Summary and conclusions

This study developed and evaluated an unsupervised learning framework to classify location-specific driving behaviors across multiple vehicle classes. Trajectory data collected in Chennai, India, over a 30-minute period formed the basis of the analysis. Four kinematic parameters: speed, longitudinal acceleration, and lateral acceleration were extracted for16,512 vehicles spanning six classes. To ensure sufficient representation, only motorcycles, cars, and autorickshaws were retained, while buses, trucks, and light commercial vehicles were excluded due to their low sample sizes. For the three selected vehicle classes, 16 kinematic features were derived for each driver using four statistical descriptors (minimum, maximum, mean, and standard deviation). Standard scaling and Principal Component Analysis (PCA) were applied to reduce dimensionality, with the first five principal components accounting for over 90% of the variance. PC1 primarily captured speed-related features, while PC2 reflected acceleration-related features, enabling visualization of the clustering outcomes. Four datasets: three vehicle-specific and one combined dataset were prepared and analyzed using four clustering algorithms: K-Means, DBSCAN, Mean Shift, and DEC. The evaluation of clustering performance through Silhouette Score, DBI, and CHI revealed that DBSCAN and Mean Shift consistently failed to form meaningful clusters, instead collapsing the data into a single group. In contrast, K-Means and DEC effectively classified drivers into ‘Aggressive,’ ‘Cautious,’ and ‘Safe’ categories across both individual and combined datasets. Aggressive driving behaviors were characterized by moderate speeds and higher acceleration, safe behaviors by lower speeds and lower accelerations, while cautious behaviors typically showed higher speeds coupled with lower acceleration.

The best results were achieved on the combined oversampled dataset, where K-Means and DEC delivered strong performance with CHI values of 850 and 880, respectively. DEC demonstrated the highest overall effectiveness, forming clearer clusters and achieving superior evaluation metrics. Importantly, the unified DEC model was able to classify behaviors across multiple vehicle classes simultaneously, removing the need for separate models and offering a simplified yet accurate framework for location-based driver behavior analysis. In conclusion, the findings highlight the potential of DEC as a robust tool for identifying risky driving behaviors at specific roadway segments. By linking behavioral patterns to locations, the proposed framework supports the detection of driving hotspots where aggressive or unsafe practices are concentrated, thereby providing actionable insights for proactive safety interventions. In heterogeneous traffic conditions, analyzing the vehicle class-wise distribution of safe, cautious, and aggressive drivers helps pinpoint which vehicle types pose higher risks. This allows for targeted measures—such as focused driver training, stricter enforcement, awareness campaigns, and insurance—based incentives or penalties-rather than relying on generalized approaches.
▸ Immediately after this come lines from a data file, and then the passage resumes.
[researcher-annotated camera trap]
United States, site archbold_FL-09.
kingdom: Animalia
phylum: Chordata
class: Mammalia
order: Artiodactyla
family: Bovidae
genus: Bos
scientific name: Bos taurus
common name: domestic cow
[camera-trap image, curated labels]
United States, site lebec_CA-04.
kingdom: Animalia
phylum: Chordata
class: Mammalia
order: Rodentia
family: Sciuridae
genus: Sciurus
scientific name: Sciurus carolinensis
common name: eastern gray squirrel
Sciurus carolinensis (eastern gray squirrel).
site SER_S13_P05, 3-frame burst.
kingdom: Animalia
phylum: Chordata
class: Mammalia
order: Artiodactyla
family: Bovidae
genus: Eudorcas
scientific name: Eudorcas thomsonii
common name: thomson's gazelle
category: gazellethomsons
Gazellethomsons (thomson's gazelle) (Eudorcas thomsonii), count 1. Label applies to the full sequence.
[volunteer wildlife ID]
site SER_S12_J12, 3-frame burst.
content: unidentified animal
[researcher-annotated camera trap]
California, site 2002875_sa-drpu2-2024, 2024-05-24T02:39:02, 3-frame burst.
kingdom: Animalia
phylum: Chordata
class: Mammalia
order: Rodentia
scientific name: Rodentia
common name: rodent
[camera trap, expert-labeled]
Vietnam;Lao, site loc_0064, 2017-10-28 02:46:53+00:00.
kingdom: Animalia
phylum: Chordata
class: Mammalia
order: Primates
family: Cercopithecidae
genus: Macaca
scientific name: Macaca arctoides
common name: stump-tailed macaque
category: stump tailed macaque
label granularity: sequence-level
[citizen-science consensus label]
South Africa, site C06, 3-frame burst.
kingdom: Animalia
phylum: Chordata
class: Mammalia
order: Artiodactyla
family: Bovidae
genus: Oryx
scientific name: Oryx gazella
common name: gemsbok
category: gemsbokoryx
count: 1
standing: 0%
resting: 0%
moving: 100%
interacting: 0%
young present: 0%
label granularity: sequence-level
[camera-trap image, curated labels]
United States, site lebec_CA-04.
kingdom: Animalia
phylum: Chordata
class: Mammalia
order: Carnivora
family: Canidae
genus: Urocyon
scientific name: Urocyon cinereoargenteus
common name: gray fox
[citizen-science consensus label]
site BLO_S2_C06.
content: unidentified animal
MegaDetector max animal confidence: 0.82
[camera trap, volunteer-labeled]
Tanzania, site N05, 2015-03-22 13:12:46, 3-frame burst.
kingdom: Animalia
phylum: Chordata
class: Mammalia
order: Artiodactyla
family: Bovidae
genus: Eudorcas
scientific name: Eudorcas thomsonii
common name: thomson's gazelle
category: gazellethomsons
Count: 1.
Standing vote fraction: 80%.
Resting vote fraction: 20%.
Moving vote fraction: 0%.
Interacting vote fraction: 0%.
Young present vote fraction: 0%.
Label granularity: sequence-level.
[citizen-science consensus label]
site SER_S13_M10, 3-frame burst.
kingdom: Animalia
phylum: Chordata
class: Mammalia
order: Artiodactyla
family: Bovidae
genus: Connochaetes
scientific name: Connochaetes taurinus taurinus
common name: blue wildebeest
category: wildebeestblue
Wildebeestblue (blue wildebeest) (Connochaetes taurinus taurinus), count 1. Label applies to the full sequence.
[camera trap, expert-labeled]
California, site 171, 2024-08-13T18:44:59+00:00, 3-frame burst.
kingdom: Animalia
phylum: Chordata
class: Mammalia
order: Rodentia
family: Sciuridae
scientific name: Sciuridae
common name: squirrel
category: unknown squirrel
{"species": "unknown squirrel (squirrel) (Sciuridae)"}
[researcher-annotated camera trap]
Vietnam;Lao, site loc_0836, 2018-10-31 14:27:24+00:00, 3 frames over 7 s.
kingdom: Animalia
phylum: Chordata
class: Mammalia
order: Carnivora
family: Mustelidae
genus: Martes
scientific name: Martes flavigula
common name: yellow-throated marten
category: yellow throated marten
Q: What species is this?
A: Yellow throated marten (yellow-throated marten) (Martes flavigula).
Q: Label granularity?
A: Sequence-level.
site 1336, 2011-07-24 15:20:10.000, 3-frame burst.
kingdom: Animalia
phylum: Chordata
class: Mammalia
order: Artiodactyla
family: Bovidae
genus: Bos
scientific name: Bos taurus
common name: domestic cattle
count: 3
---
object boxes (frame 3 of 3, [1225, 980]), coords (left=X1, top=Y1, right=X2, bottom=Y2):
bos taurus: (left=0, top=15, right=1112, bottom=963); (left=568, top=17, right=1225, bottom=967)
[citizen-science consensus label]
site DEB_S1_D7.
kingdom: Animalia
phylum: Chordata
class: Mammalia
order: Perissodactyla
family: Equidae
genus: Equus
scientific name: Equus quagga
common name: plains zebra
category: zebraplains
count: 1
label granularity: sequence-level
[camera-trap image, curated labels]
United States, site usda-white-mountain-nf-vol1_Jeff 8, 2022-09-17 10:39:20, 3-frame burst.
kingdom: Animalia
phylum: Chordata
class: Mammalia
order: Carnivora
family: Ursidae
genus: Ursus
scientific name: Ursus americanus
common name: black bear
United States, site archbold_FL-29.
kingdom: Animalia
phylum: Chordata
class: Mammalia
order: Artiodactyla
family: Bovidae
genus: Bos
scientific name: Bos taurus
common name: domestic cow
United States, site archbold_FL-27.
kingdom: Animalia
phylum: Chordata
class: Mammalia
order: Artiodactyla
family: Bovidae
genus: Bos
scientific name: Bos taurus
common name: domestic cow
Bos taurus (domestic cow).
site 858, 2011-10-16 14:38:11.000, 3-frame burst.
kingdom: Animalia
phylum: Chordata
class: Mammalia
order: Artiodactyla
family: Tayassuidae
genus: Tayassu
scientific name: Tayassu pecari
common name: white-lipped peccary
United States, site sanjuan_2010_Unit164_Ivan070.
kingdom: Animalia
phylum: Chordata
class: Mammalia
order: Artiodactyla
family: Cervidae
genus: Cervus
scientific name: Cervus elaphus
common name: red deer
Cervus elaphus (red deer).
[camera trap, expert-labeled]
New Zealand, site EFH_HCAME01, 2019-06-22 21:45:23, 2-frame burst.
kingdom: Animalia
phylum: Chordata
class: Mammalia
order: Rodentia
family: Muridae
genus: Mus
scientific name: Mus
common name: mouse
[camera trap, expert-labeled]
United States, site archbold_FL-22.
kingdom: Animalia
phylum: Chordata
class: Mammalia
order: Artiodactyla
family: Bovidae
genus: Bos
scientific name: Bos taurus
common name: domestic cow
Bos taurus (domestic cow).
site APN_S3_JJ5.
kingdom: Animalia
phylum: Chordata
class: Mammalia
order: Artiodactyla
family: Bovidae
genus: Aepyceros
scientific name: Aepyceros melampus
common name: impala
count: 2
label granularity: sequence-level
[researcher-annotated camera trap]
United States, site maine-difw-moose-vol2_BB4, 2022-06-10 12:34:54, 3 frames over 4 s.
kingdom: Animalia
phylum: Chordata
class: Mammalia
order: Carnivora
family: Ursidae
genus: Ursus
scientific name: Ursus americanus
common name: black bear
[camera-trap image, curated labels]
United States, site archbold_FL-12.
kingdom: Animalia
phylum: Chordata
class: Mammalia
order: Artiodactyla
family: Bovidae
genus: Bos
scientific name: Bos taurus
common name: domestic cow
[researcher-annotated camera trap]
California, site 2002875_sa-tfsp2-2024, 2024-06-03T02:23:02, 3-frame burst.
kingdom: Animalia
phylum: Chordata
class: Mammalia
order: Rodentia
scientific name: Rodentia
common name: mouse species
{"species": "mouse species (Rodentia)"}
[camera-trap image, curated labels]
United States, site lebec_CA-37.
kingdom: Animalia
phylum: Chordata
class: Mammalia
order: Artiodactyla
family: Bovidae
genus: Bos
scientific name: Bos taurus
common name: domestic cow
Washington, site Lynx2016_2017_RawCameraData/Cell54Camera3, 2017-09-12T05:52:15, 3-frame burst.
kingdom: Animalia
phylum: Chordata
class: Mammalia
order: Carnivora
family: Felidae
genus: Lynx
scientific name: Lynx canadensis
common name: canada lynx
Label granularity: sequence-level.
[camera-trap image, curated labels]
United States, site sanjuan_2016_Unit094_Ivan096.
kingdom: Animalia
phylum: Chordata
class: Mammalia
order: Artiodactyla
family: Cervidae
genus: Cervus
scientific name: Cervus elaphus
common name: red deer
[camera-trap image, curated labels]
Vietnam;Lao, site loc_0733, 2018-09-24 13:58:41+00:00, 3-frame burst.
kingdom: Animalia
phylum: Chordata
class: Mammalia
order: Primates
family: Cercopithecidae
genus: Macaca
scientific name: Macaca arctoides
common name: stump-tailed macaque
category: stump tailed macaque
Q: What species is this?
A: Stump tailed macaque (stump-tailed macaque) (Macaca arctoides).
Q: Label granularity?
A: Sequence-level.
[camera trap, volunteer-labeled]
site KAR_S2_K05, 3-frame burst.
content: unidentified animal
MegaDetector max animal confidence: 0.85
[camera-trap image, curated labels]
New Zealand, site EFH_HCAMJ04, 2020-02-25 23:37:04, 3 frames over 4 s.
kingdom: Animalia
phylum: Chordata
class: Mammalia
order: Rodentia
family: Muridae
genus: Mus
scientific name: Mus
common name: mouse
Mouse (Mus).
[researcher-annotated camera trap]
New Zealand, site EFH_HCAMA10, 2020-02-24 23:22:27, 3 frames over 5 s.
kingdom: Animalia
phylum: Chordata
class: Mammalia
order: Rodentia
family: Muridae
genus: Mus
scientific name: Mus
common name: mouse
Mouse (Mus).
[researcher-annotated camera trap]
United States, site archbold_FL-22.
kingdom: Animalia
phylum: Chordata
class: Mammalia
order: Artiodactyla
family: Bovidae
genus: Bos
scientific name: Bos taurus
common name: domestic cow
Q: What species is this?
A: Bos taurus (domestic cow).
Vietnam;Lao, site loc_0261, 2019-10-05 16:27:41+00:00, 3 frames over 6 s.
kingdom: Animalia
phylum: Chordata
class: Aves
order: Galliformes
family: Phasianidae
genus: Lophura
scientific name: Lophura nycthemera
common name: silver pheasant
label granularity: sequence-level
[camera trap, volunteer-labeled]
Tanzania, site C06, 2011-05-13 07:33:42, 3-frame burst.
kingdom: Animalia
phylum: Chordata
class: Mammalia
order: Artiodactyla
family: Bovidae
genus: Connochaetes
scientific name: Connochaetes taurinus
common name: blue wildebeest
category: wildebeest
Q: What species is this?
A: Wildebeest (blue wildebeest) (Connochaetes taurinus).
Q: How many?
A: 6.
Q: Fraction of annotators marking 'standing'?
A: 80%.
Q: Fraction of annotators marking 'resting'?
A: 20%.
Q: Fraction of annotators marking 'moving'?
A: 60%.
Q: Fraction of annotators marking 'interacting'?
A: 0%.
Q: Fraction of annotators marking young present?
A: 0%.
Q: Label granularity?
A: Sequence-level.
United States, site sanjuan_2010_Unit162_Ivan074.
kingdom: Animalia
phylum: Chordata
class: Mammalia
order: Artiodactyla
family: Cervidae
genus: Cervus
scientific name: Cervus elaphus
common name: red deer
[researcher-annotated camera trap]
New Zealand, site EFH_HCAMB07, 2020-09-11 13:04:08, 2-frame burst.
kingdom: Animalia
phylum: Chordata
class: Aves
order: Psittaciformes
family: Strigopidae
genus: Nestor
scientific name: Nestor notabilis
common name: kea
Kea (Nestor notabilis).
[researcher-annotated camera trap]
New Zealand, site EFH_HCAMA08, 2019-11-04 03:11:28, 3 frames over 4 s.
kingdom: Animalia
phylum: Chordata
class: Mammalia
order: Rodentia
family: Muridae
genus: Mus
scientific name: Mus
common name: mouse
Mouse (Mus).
Although the findings are promising, several directions remain for future research. Expanding the dataset to cover longer durations, varied roadway conditions, and diverse geographic regions, particularly within the Indian context would strengthen the model’s robustness. Rather than relying solely on video-based trajectory data for speed and acceleration, an Intelligent Transportation System (ITS) can be integrated to enable advanced data collection using Global Positioning System (GPS), Inertial Measurement Unit (IMU), and other state-of-the-art sensors for capturing detailed kinematic information. Incorporating contextual factors such as roadway geometry, weather, traffic conditions and driver demographics could yield a more nuanced understanding of behavior and ensure its applicability in large-scale, real-world deployments. Ultimately, such a unified location-based modeling approach can directly support black spot identification and corridor-level safety management, enabling more targeted and effective road safety strategies.